Diffusion Tuning: Transferring Diffusion Models via Chain of Forgetting

Jincheng Zhong,Xingzhuo Guo,Jiaxiang Dong,Mingsheng Long
2024-06-06
Abstract:Diffusion models have significantly advanced the field of generative modeling. However, training a diffusion model is computationally expensive, creating a pressing need to adapt off-the-shelf diffusion models for downstream generation tasks. Current fine-tuning methods focus on parameter-efficient transfer learning but overlook the fundamental transfer characteristics of diffusion models. In this paper, we investigate the transferability of diffusion models and observe a monotonous chain of forgetting trend of transferability along the reverse process. Based on this observation and novel theoretical insights, we present Diff-Tuning, a frustratingly simple transfer approach that leverages the chain of forgetting tendency. Diff-Tuning encourages the fine-tuned model to retain the pre-trained knowledge at the end of the denoising chain close to the generated data while discarding the other noise side. We conduct comprehensive experiments to evaluate Diff-Tuning, including the transfer of pre-trained Diffusion Transformer models to eight downstream generations and the adaptation of Stable Diffusion to five control conditions with ControlNet. Diff-Tuning achieves a 26% improvement over standard fine-tuning and enhances the convergence speed of ControlNet by 24%. Notably, parameter-efficient transfer learning techniques for diffusion models can also benefit from Diff-Tuning.
Machine Learning,Computer Vision and Pattern Recognition
What problem does this paper attempt to address?
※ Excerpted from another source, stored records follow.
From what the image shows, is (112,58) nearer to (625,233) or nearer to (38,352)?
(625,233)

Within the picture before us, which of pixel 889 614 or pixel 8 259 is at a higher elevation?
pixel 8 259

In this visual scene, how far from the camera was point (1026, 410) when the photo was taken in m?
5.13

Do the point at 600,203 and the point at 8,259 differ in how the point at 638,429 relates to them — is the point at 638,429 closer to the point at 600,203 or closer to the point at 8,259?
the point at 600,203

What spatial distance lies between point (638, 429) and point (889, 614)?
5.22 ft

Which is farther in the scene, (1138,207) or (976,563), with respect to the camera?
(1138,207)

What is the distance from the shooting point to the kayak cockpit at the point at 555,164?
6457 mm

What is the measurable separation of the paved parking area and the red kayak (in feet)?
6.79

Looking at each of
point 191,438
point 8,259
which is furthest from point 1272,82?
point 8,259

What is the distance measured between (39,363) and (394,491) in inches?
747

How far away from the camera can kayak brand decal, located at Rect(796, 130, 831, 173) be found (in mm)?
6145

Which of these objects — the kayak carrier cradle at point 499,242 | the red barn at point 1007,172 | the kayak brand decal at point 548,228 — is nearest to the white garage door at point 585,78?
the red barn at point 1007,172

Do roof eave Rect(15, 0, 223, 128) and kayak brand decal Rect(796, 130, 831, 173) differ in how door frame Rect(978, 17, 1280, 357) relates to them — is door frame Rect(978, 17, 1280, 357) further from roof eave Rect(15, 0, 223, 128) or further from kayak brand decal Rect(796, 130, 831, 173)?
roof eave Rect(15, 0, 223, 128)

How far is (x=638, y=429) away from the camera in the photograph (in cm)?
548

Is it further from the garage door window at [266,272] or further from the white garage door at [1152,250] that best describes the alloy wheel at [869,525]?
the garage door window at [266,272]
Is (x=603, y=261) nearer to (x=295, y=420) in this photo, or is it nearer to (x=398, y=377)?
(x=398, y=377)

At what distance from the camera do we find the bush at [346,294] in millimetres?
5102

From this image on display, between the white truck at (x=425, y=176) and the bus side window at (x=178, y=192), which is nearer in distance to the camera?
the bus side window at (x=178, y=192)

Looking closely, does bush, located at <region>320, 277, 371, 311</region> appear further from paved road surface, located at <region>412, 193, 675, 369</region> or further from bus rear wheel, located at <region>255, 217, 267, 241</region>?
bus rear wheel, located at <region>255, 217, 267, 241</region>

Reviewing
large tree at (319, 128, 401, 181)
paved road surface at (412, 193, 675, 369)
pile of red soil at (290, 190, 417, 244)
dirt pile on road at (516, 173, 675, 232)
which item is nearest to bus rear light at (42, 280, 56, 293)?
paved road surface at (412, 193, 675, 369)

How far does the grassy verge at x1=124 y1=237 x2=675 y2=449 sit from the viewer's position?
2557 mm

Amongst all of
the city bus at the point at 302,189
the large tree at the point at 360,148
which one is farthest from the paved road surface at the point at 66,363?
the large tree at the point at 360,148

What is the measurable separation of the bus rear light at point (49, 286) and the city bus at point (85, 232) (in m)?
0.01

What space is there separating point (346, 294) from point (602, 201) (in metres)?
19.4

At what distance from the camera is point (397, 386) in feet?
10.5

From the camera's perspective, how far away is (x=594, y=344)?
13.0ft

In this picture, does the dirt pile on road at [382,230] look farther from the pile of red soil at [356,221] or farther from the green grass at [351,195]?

The paper aims to address the fine-tuning problem of diffusion models in the field of generative models. Specifically, training a brand-new diffusion model requires a significant amount of computational resources, so how to effectively adapt a pre-trained diffusion model to specific downstream tasks has become a key issue. Current fine-tuning methods mainly focus on parameter-efficient transfer learning but overlook the transfer characteristics of the diffusion model itself. Through research, the authors discovered a monotonic chain of forgetting trend in the reverse process of diffusion models and proposed the Diff-Tuning method based on this observation. Diff-Tuning is a simple and effective fine-tuning method that leverages the trend of the chain of forgetting, encouraging the fine-tuned model to retain pre-trained knowledge at the end of the denoising process while discarding other noisy parts. This method has shown significantly better performance than standard fine-tuning in multiple experiments, particularly in tasks of conditional generation and controllable generation using ControlNet, with performance improvements of 26% and 24%, respectively. Additionally, Diff-Tuning can enhance the performance of existing parameter-efficient transfer learning techniques. Overall, the paper demonstrates the effectiveness of its method through theoretical analysis and experiments, showcasing superior performance on various datasets.